Llego a Vos, Santísimo Padre, como una pobrecita niña ante el más amoroso padre, llena de abandono y de confianza. ¿Qué podría yo hacer para dar testimonio de mi amor filial? Solo puedo seguir haciendo lo que he hecho hasta ahora: sufrir y rezar. Hace ya algunos años me hice, aunque indigna, pequeña zuavo de Vuestra Santidad; mis armas son la oración y el sacrificio, que conservaré hasta mi último suspiro. Entonces caerá el arma del sacrificio, pero la de la oración me acompañará hasta el cielo, donde tendrá más eficacia que en este destierro.

Pido siempre al Sagrado Corazón de Jesús y al Inmaculado Corazón de María que os conserve entre nosotros, ya que Vos les hacéis conocer y amar. Tengo plena confianza en que los Sagrados Corazones se dignarán acoger favorablemente este voto, que es el más intenso de mi corazón.

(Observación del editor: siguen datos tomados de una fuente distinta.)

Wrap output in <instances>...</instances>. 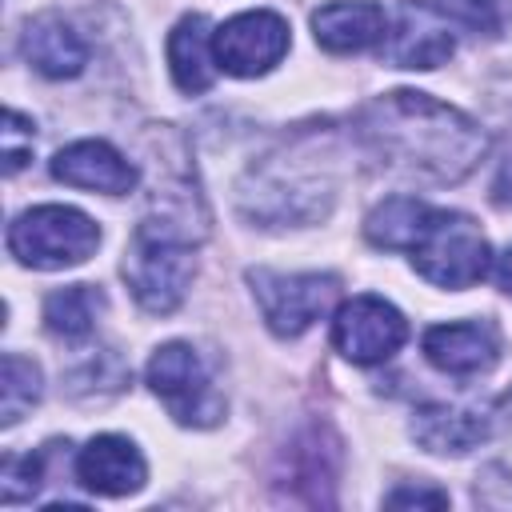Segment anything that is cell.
<instances>
[{"mask_svg": "<svg viewBox=\"0 0 512 512\" xmlns=\"http://www.w3.org/2000/svg\"><path fill=\"white\" fill-rule=\"evenodd\" d=\"M360 136L380 164L432 184L464 180L488 152V136L472 116L408 88L376 96L360 112Z\"/></svg>", "mask_w": 512, "mask_h": 512, "instance_id": "1", "label": "cell"}, {"mask_svg": "<svg viewBox=\"0 0 512 512\" xmlns=\"http://www.w3.org/2000/svg\"><path fill=\"white\" fill-rule=\"evenodd\" d=\"M124 280L144 312H172L192 288L196 276V252L192 236L180 228V220L148 216L136 224L132 244L124 252Z\"/></svg>", "mask_w": 512, "mask_h": 512, "instance_id": "2", "label": "cell"}, {"mask_svg": "<svg viewBox=\"0 0 512 512\" xmlns=\"http://www.w3.org/2000/svg\"><path fill=\"white\" fill-rule=\"evenodd\" d=\"M408 260L428 284L460 292V288H472L476 280H484V272L492 268V248L472 216L432 208L416 244L408 248Z\"/></svg>", "mask_w": 512, "mask_h": 512, "instance_id": "3", "label": "cell"}, {"mask_svg": "<svg viewBox=\"0 0 512 512\" xmlns=\"http://www.w3.org/2000/svg\"><path fill=\"white\" fill-rule=\"evenodd\" d=\"M100 244V224L72 204H36L8 224V252L24 268H72Z\"/></svg>", "mask_w": 512, "mask_h": 512, "instance_id": "4", "label": "cell"}, {"mask_svg": "<svg viewBox=\"0 0 512 512\" xmlns=\"http://www.w3.org/2000/svg\"><path fill=\"white\" fill-rule=\"evenodd\" d=\"M144 380L164 400L168 416L184 428H212L224 416V396L216 392L208 364L184 340L160 344L144 368Z\"/></svg>", "mask_w": 512, "mask_h": 512, "instance_id": "5", "label": "cell"}, {"mask_svg": "<svg viewBox=\"0 0 512 512\" xmlns=\"http://www.w3.org/2000/svg\"><path fill=\"white\" fill-rule=\"evenodd\" d=\"M252 296L260 304L264 324L276 336H300L308 332L336 300V276L328 272H272L252 268L248 272Z\"/></svg>", "mask_w": 512, "mask_h": 512, "instance_id": "6", "label": "cell"}, {"mask_svg": "<svg viewBox=\"0 0 512 512\" xmlns=\"http://www.w3.org/2000/svg\"><path fill=\"white\" fill-rule=\"evenodd\" d=\"M288 44H292L288 20L280 12H268V8L240 12V16L224 20L212 32L216 68L228 72V76H240V80H252V76L272 72L288 56Z\"/></svg>", "mask_w": 512, "mask_h": 512, "instance_id": "7", "label": "cell"}, {"mask_svg": "<svg viewBox=\"0 0 512 512\" xmlns=\"http://www.w3.org/2000/svg\"><path fill=\"white\" fill-rule=\"evenodd\" d=\"M408 340V320L384 296H352L332 316V344L352 364H384Z\"/></svg>", "mask_w": 512, "mask_h": 512, "instance_id": "8", "label": "cell"}, {"mask_svg": "<svg viewBox=\"0 0 512 512\" xmlns=\"http://www.w3.org/2000/svg\"><path fill=\"white\" fill-rule=\"evenodd\" d=\"M380 52L392 68H420V72L440 68L456 52L452 20L432 0H404L396 16H388Z\"/></svg>", "mask_w": 512, "mask_h": 512, "instance_id": "9", "label": "cell"}, {"mask_svg": "<svg viewBox=\"0 0 512 512\" xmlns=\"http://www.w3.org/2000/svg\"><path fill=\"white\" fill-rule=\"evenodd\" d=\"M76 480L96 496H132L148 480V464L128 436L104 432L76 452Z\"/></svg>", "mask_w": 512, "mask_h": 512, "instance_id": "10", "label": "cell"}, {"mask_svg": "<svg viewBox=\"0 0 512 512\" xmlns=\"http://www.w3.org/2000/svg\"><path fill=\"white\" fill-rule=\"evenodd\" d=\"M52 176L72 188H88V192H104V196H124L140 180L136 164L124 160L108 140H76V144L60 148L52 156Z\"/></svg>", "mask_w": 512, "mask_h": 512, "instance_id": "11", "label": "cell"}, {"mask_svg": "<svg viewBox=\"0 0 512 512\" xmlns=\"http://www.w3.org/2000/svg\"><path fill=\"white\" fill-rule=\"evenodd\" d=\"M388 12L372 0H332L312 12V36L324 52H364L372 44H384Z\"/></svg>", "mask_w": 512, "mask_h": 512, "instance_id": "12", "label": "cell"}, {"mask_svg": "<svg viewBox=\"0 0 512 512\" xmlns=\"http://www.w3.org/2000/svg\"><path fill=\"white\" fill-rule=\"evenodd\" d=\"M20 52L24 60L48 76V80H68V76H80L84 64H88V44L84 36L56 12H44V16H32L24 24V36H20Z\"/></svg>", "mask_w": 512, "mask_h": 512, "instance_id": "13", "label": "cell"}, {"mask_svg": "<svg viewBox=\"0 0 512 512\" xmlns=\"http://www.w3.org/2000/svg\"><path fill=\"white\" fill-rule=\"evenodd\" d=\"M424 356L432 368L448 376H480L496 364L500 340L488 324L464 320V324H436L424 332Z\"/></svg>", "mask_w": 512, "mask_h": 512, "instance_id": "14", "label": "cell"}, {"mask_svg": "<svg viewBox=\"0 0 512 512\" xmlns=\"http://www.w3.org/2000/svg\"><path fill=\"white\" fill-rule=\"evenodd\" d=\"M168 72L180 92L200 96L216 80V56H212V28L204 16H180L176 28L168 32Z\"/></svg>", "mask_w": 512, "mask_h": 512, "instance_id": "15", "label": "cell"}, {"mask_svg": "<svg viewBox=\"0 0 512 512\" xmlns=\"http://www.w3.org/2000/svg\"><path fill=\"white\" fill-rule=\"evenodd\" d=\"M488 432H492V416L476 412V408L432 404V408H420L416 420H412V436L428 452H444V456H460V452L484 444Z\"/></svg>", "mask_w": 512, "mask_h": 512, "instance_id": "16", "label": "cell"}, {"mask_svg": "<svg viewBox=\"0 0 512 512\" xmlns=\"http://www.w3.org/2000/svg\"><path fill=\"white\" fill-rule=\"evenodd\" d=\"M432 204L424 200H412V196H392L384 204H376L364 220V236L376 244V248H388V252H408L428 220Z\"/></svg>", "mask_w": 512, "mask_h": 512, "instance_id": "17", "label": "cell"}, {"mask_svg": "<svg viewBox=\"0 0 512 512\" xmlns=\"http://www.w3.org/2000/svg\"><path fill=\"white\" fill-rule=\"evenodd\" d=\"M100 312H104V296L92 284H68L44 300V328L60 340H84L92 336Z\"/></svg>", "mask_w": 512, "mask_h": 512, "instance_id": "18", "label": "cell"}, {"mask_svg": "<svg viewBox=\"0 0 512 512\" xmlns=\"http://www.w3.org/2000/svg\"><path fill=\"white\" fill-rule=\"evenodd\" d=\"M40 368L20 356V352H8L4 356V368H0V424L12 428L36 400H40Z\"/></svg>", "mask_w": 512, "mask_h": 512, "instance_id": "19", "label": "cell"}, {"mask_svg": "<svg viewBox=\"0 0 512 512\" xmlns=\"http://www.w3.org/2000/svg\"><path fill=\"white\" fill-rule=\"evenodd\" d=\"M452 24L476 32V36H500L508 12H504V0H432Z\"/></svg>", "mask_w": 512, "mask_h": 512, "instance_id": "20", "label": "cell"}, {"mask_svg": "<svg viewBox=\"0 0 512 512\" xmlns=\"http://www.w3.org/2000/svg\"><path fill=\"white\" fill-rule=\"evenodd\" d=\"M44 456L48 452H28V456H12L4 464V504H16L24 496H36L44 484Z\"/></svg>", "mask_w": 512, "mask_h": 512, "instance_id": "21", "label": "cell"}, {"mask_svg": "<svg viewBox=\"0 0 512 512\" xmlns=\"http://www.w3.org/2000/svg\"><path fill=\"white\" fill-rule=\"evenodd\" d=\"M32 156V120L20 116L16 108L4 112V172H20L24 160Z\"/></svg>", "mask_w": 512, "mask_h": 512, "instance_id": "22", "label": "cell"}, {"mask_svg": "<svg viewBox=\"0 0 512 512\" xmlns=\"http://www.w3.org/2000/svg\"><path fill=\"white\" fill-rule=\"evenodd\" d=\"M384 504H388V508H444V504H448V492H440V488H420V484H416V488L404 484V488L388 492Z\"/></svg>", "mask_w": 512, "mask_h": 512, "instance_id": "23", "label": "cell"}, {"mask_svg": "<svg viewBox=\"0 0 512 512\" xmlns=\"http://www.w3.org/2000/svg\"><path fill=\"white\" fill-rule=\"evenodd\" d=\"M492 200H496L500 208H512V152L500 160V168H496V176H492Z\"/></svg>", "mask_w": 512, "mask_h": 512, "instance_id": "24", "label": "cell"}, {"mask_svg": "<svg viewBox=\"0 0 512 512\" xmlns=\"http://www.w3.org/2000/svg\"><path fill=\"white\" fill-rule=\"evenodd\" d=\"M492 280H496V288H500V292H508V296H512V244L492 260Z\"/></svg>", "mask_w": 512, "mask_h": 512, "instance_id": "25", "label": "cell"}]
</instances>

Me parece, cuando rezo por las intenciones de Vuestra Santidad, que, desde el cielo, la Santísima Virgen dirige su maternal mirada sobre Vos, Santísimo Padre, puesto que la proclamasteis Inmaculada. Creo también que sois particularmente amado de tan excelsa madre, puesto que cuatro años después vino ella misma a decirme:

Soy la Inmaculada Concepción.

Yo no sabía qué quería decir; nunca había oído esta palabra. Luego, pensándolo bien, me dije: ¡Qué buena es la Santísima Virgen! Puede decirse que vino a confirmar la palabra de nuestro Santísimo Padre. Por esto creo que debe protegeros muy particularmente. Espero que nuestra excelsa madre tendrá compasión de sus hijos y se dignará otra vez poner su pie sobre la cabeza de la serpiente maldita, y así pondrá fin a las crueles pruebas de la Santa Iglesia y a los dolores de su augusto y amado Pontífice.

Beso muy humildemente vuestros pies y soy, con el más profundo respeto, Santísimo Padre, de Su Santidad, la más humilde y sumisa hija,

Sor María Bernarda Soubirous,

religiosa de la Caridad y de la Instrucción Cristiana de Nevers.

Nevers, a 7 de diciembre de 1876.

Mons. Francis Trochu, Bernadeta Soubirous, La vidente de Lourdes, Editorial Herder, Barcelona, 1957, p. 490-491.